==== SOURCE DATA

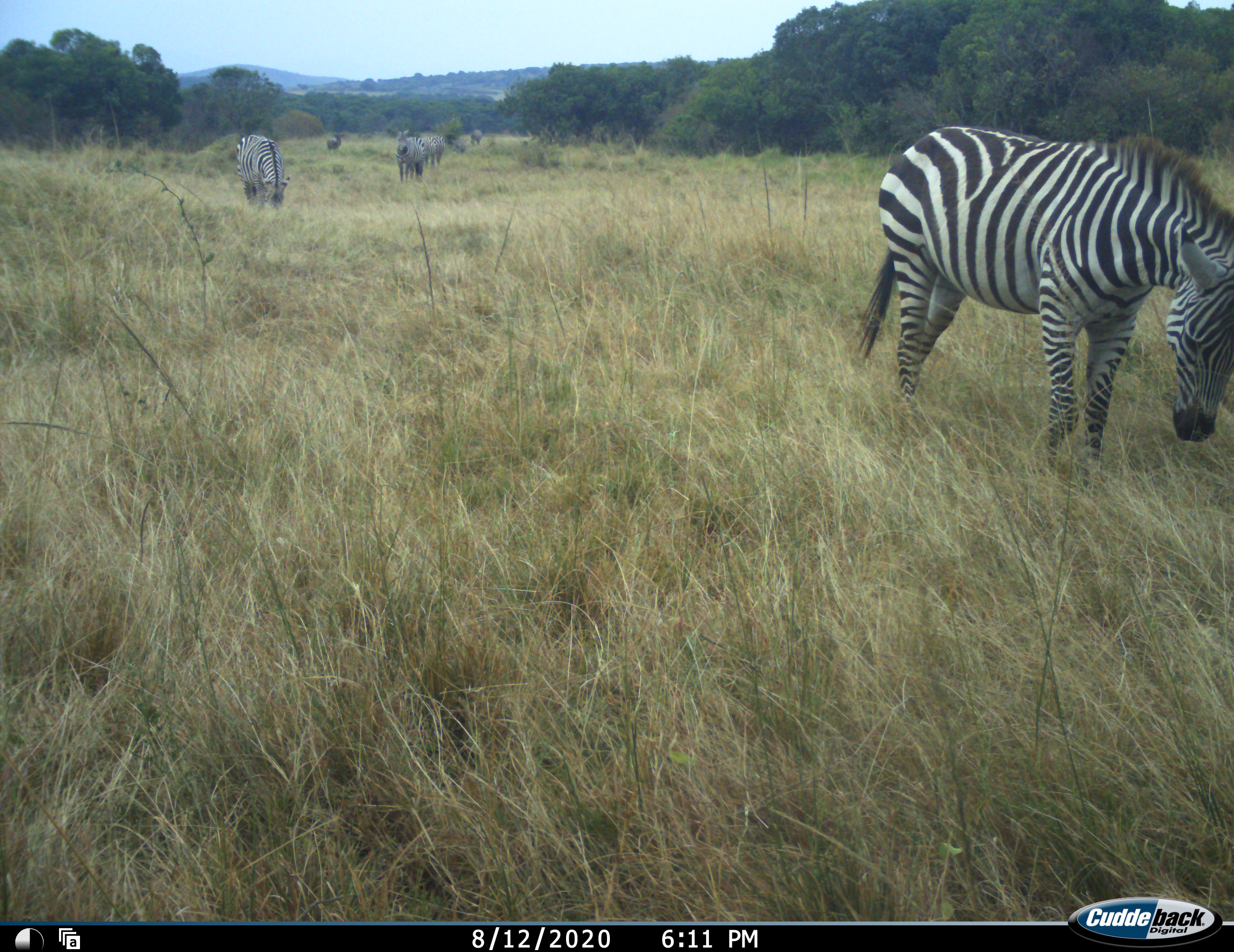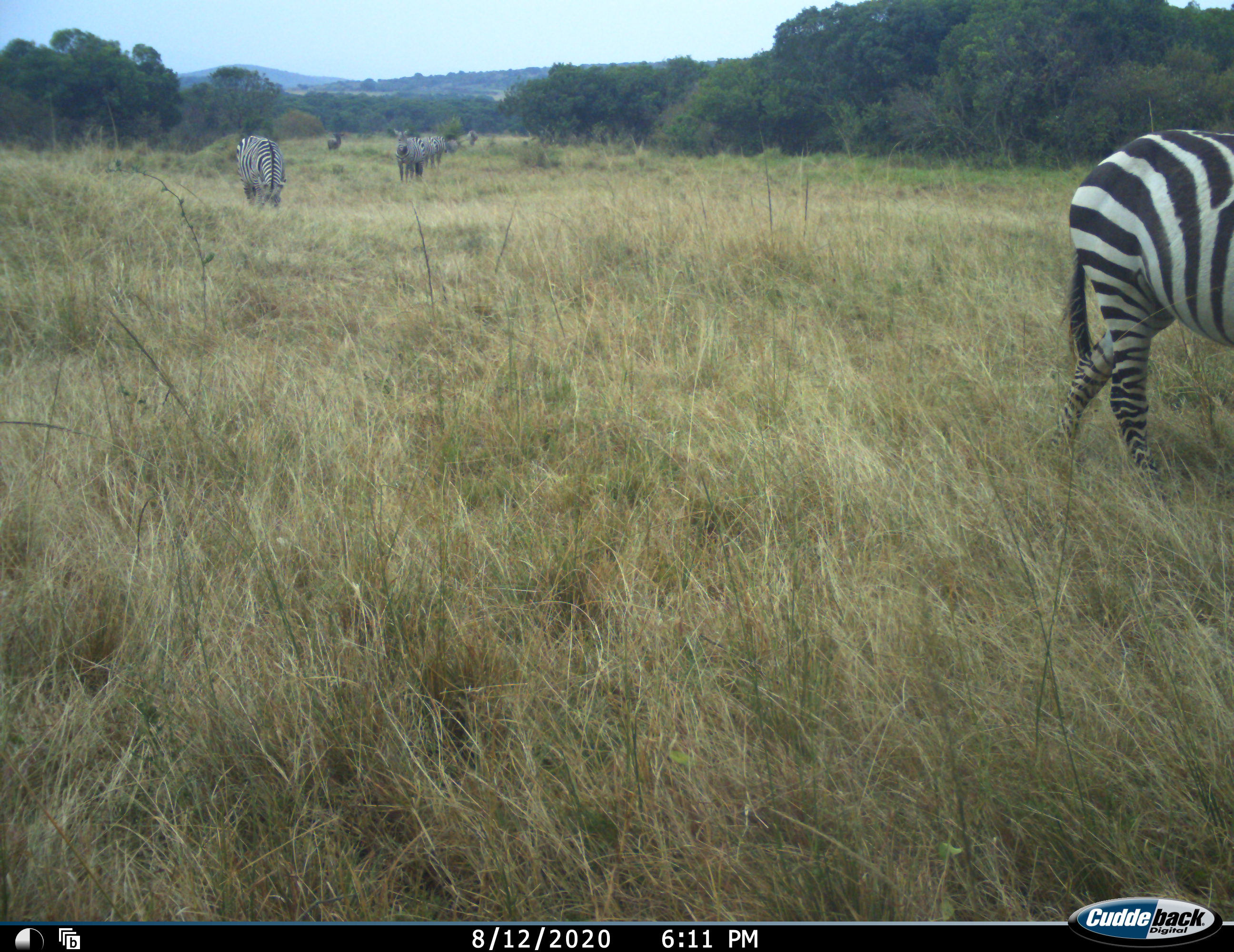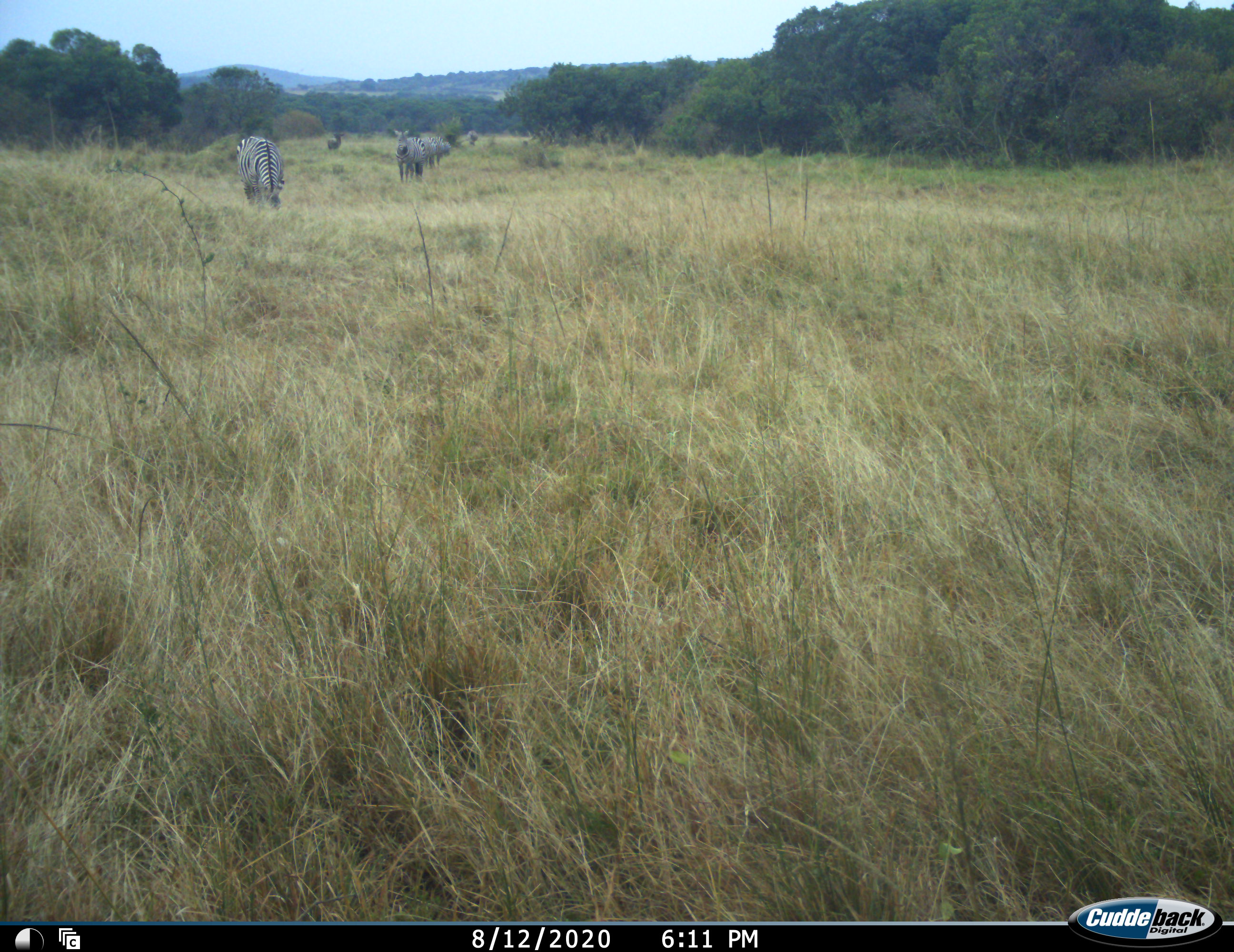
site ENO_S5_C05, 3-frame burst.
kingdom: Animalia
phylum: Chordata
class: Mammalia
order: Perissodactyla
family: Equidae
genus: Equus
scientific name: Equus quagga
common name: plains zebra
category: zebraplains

========

WHAT TO PRODUCE: Copy every line of the records exactly as it is written, but not the pictures.

REPLY:
site ENO_S5_C05, 3-frame burst.
kingdom: Animalia
phylum: Chordata
class: Mammalia
order: Perissodactyla
family: Equidae
genus: Equus
scientific name: Equus quagga
common name: plains zebra
category: zebraplains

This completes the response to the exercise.